The music is classically balletic—Camille Saint-Saëns’ Piano Quintet in A minor—but nothing about this piece feels conservative in its fluid, sophisticated pas de deux. The best moment comes midway through, when the action suddenly shifts into slow-motion and we’re caught in some delirious hyperspace-limbo, Livona Ellis backing and turning away from a slumping Justin Rapaport before the action shifts into gear again. These are the kinds of touches—bold, a little irreverent, and unexpected—that make Walerski a great choreographer, and an exciting addition to the company’s helm.

 

Stadium. Photo by Michael Slobodian

 

Off the top of the program, Colangelo’s Stadium explores the wholly relatable theme of uncertainty (a reality of the COVID era, though that’s never directly referenced). The choreographer makes great use of stadium-style lighting with towering scaffolding in a piece whose thrusting yet grounded movement becomes a larger metaphor for the way we relate and deal with mass stress. The weight of navigating the unknown is wonderfully embodied in the inventively sculpted group work. At one point, a dancer hangs upside down off someone’s back, while the other performers’ hands reach out to his torso and face, forming a massive human honeycomb. Another stunning pas de deux finds Rae Srivastava gripping his hands over Anna Bekirova’s eyes as she tries to find her way. It’s all set against an electroacoustic score that plays with text and the roaring off-on sounds of huge stadium lights, a disembodied voice somehow soothing when it repeats “It’s okay. It’s okay.”

Elsewhere, Company 605’s Josh Martin and Lisa Gelley create a striking and semi-sci-fi-feeling duet for standout siblings Justin and Evan Rapaport in After We Glow. Sheathed in shiny vinyl costumes by Kate Burrows, they reflect the hot glare of the central, criss-crossing neon artwork as they move in tight tandem—doppelgängers connected by some unseen force, building to a frenzy. The strongest moments come when they glitch and repeat, rocking on their feet, jerking an arm back and forth, or swivelling at the hips, caught in a warp of time and space. (James Proudfoot’s innovative lighting here and across the program is integral to the universe the choreographers create.)

 

Lean-to. Photo by Michael Slobodian

 

What a contrast to then enter Lesley Telford’s Baroque-beautiful Lean-to, with live accompaniment by members of the Pacific Baroque Orchestra—including harpsichordist Alexander Weimann and serene mezzo-soprano Krisztina Szabo. Telford was inspired by family relationships, and the way we “lean” in to support and pull each other together. At one point Kiana Jung is yanked taught by two others; in another, Emily Chessa lies lost and prone, when Livona Ellis gently lifts her body up with her foot. (Feel free to relate your own family dynamics to those images.) The pervading energy is that of joy through endlessly innovative, flowing movement: at times an invisible string seems to pull the dancers up toward the ceiling from their chests. Telford’s piece shows off the expressive finesse of Jung, Zenon Zubyk, Ellis, Jacob Williams, and Chessa (back from a stint at Nederlands Dans Theater).

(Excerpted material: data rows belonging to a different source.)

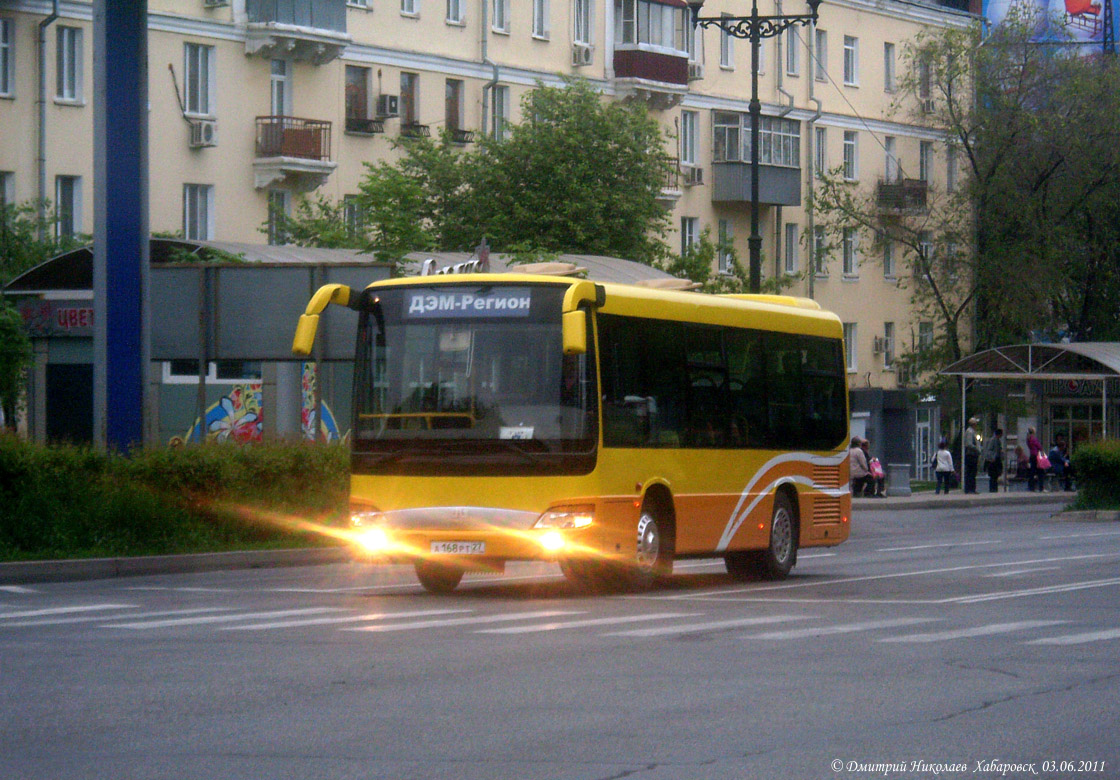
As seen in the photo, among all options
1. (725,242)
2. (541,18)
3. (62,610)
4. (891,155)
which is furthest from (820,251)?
(62,610)

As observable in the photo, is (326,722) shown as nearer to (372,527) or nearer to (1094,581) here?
(372,527)

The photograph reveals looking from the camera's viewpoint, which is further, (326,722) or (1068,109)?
(1068,109)

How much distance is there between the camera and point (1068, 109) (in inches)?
2338

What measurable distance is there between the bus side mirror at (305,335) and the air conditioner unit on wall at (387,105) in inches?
1390

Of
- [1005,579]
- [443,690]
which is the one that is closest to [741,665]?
[443,690]

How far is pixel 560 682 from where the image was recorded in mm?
10594

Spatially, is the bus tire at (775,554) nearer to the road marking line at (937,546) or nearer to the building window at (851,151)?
the road marking line at (937,546)

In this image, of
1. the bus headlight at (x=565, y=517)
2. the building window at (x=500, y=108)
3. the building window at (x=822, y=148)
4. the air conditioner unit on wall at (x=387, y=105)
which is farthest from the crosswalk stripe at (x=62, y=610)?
the building window at (x=822, y=148)

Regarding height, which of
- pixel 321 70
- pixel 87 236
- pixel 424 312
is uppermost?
pixel 321 70

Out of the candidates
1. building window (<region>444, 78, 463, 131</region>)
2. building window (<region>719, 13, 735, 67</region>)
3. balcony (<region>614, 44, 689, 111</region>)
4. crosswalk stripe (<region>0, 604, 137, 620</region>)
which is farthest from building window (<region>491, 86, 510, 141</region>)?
crosswalk stripe (<region>0, 604, 137, 620</region>)

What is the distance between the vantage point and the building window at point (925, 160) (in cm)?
7275

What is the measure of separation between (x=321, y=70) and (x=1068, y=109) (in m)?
22.8

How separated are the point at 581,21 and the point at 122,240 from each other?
37.2 m

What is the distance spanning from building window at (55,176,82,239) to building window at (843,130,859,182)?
104ft
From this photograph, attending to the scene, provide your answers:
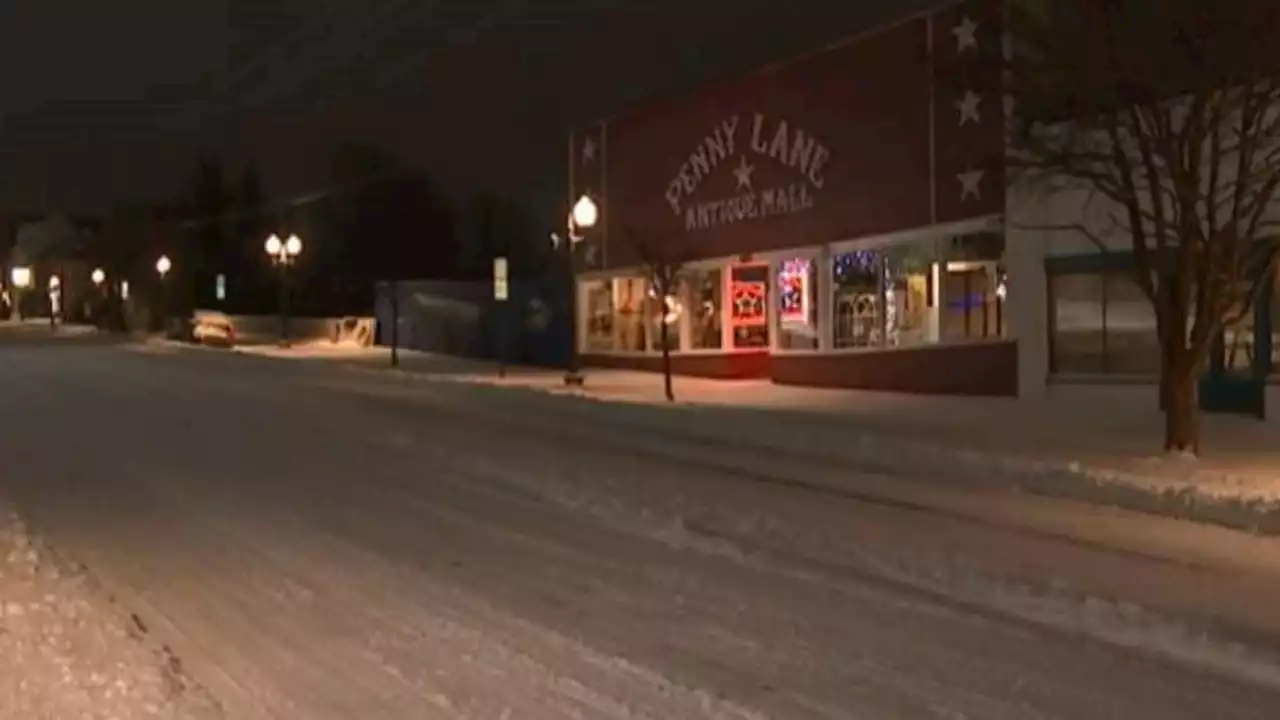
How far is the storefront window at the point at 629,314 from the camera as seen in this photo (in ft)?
147

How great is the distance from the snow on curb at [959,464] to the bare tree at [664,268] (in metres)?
3.03

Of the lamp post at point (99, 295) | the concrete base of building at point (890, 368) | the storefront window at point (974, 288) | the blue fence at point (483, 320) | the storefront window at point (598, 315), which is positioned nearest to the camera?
the concrete base of building at point (890, 368)

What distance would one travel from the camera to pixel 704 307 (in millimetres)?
41750

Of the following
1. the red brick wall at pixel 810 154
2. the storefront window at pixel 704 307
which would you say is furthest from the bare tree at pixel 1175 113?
the storefront window at pixel 704 307

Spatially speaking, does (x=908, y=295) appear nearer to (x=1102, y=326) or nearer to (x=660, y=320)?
Answer: (x=1102, y=326)

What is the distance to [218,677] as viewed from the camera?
342 inches

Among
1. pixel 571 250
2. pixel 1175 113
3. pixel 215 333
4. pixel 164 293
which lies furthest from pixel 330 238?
pixel 1175 113

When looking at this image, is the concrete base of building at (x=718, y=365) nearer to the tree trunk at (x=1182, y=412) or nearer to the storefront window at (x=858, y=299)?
the storefront window at (x=858, y=299)

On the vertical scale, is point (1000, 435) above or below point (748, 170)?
below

Like the other works on the program, Lean-to feels like a pure celebration of dance—of bodies moving together in space in front of a live audience. Ballet BC kept creating throughout the pandemic, it clearly has strong new corps members and leadership, and there will be many more evenings of dance to come from the company. The future looks bright again. But it's hard to imagine any upcoming show carrying quite the same rush of the one Thursday night.